Solar Battery » Is the future of energy storage already here?

Is the future of energy storage already here?

By Guste Nov 23, 2016

Moixa explains on BBC’s You and Yours how its solar panel and battery storage package is protecting consumers from rising energy prices and giving them access to the smart power revolution.

Emerging technologies present new opportunities for both managing consumer bills and delivering against the government’s renewable energy targets. Indeed, increased inflation and the falling value of the pound following Brexit means that energy bills are on the rise. Furthermore, the reduced availability of subsidies for renewable energy, including the feed-in-tariffs for solar power, makes realising our 2020 renewable targets even harder.

Smart battery technology that deliver smarter and more innovative ways of managing our decentralised energy system are already here. This technology is helping unlock the value of the UK’s solar power capacity and lower costs for consumers.

We have been working with Oxford City Council to reduce household energy bills. You can listen to Dudley Moor Radford, Moixa’s managing director on BBC radio’s ‘You and Yours’ as he explains how our smart battery units have been installed in more than 80 homes, a primary school and a community centre in east Oxford. The batteries are linked to solar panels on the buildings creating a virtual power plant, so, for example, electricity generated by the school’s panels can be used by local homes rather than exported to the grid.

The batteries allow homeowners to store spare solar energy from panels and take advantage of cheaper tariffs, for example at night. Our GridShare virtual power plant allows the community to pool its solar energy and buy less from the grid. The project aims to double the community’s consumption of the free energy it produces.
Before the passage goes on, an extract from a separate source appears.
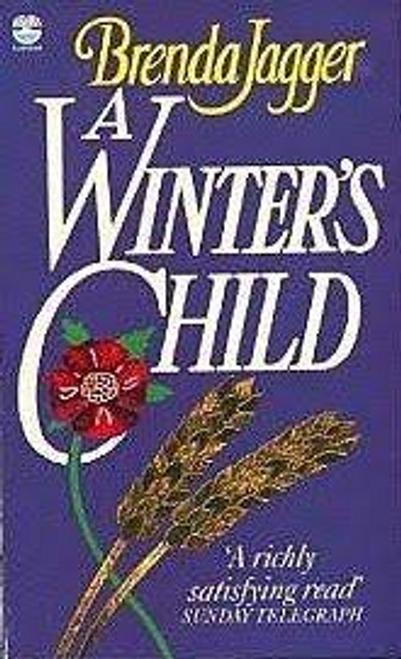 Jagger, Brenda / A Winter's Child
The virtual power plant not only reduces the community’s demand on the grid, but is also able to manage energy flows to reduce demand on the grid at peak periods. Overall it aims to reduce average peak grid load by two thirds.
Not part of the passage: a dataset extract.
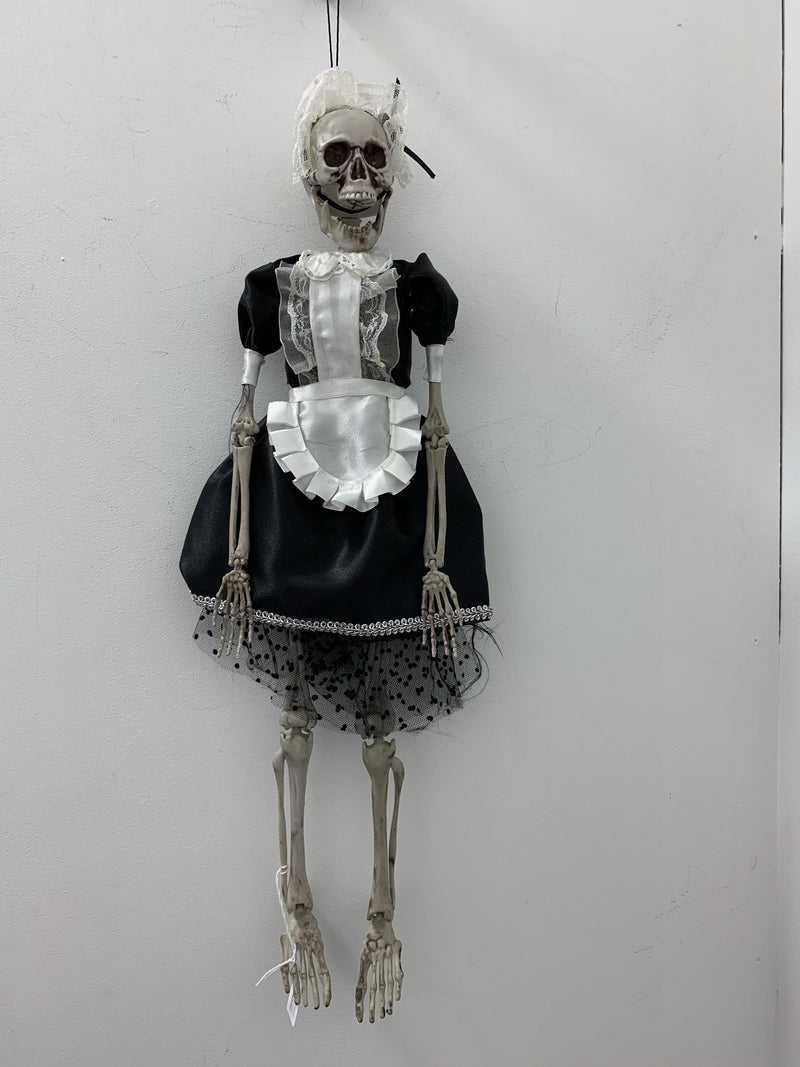 Skeleton - Female in Black Maid Costume  Dancewear Australia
We are Britain’s leading energy storage provider with batteries in more than 600 homes across the country, and it is working with councils and housing associations to reduce fuel poverty and cut carbon emissions. Giving consumers control over their energy consumption and the ability to store energy more efficiently is one major step forward to a future where energy need not be the deciding factor in one’s quality of life.

Batteries can also harness the power of storage as a household and energy system asset, to save both households and the energy system money whilst aiding national carbon and energy targets – such as the UK’s 2020 renewable target and COP21 Paris agreement.